Aim of study (1) To determine the presence of an age zone during which excess1 weight gain is particularly likely, in order to target counselling and dietary input. (2) To identify any possible factors that may contribute in the onset of the excessive weight gain.

Method Body Mass Index (BMI) was calculated for each data point in 40 patients with PWS (M=24, F=16) from a single centre seen over a 20-year period. Two researchers independently scrutinised the chart for each patient and to estimate or identify the age at which an inappropriate rise in BMI began.

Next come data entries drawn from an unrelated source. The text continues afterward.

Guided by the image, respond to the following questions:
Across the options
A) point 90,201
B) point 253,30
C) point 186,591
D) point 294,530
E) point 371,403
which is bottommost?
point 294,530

Results 76 patients were identified of which 36 had insufficient data for analysis leaving 40 for study. No inappropriate increase in BMI trend occurred in (10 patients), at last data point 5.3 (1.5-15.2) years. Age at BMI increase could not be ascertained in 9 patients, all of whom became obese (BMI SDS >2) by 3.2 (2-5) years. Of 21 patients in whom age at BMI increase could be estimated (8 patients) or precisely identified (13 patients) the median age at the time of increase was 2 (0.5-3.8) years with 18/21 patients showing onset of increase between 1 and 2 years of age. Significant negative correlation between age of transition and term of gestation (r=−0.530), gestational age (r=−0.530) and birth weight (r=−0.416) was found from all the measured variables.

Conclusion The critical age of excessive BMI increase in most PWS subjects is between 1 and 2 years, regardless the measured factors except of birth weight and Gestational age, suggesting other underlying path-physiological factors. Structured input from a multidisciplinary team should be intensified at one year of life to pre-empt this trend.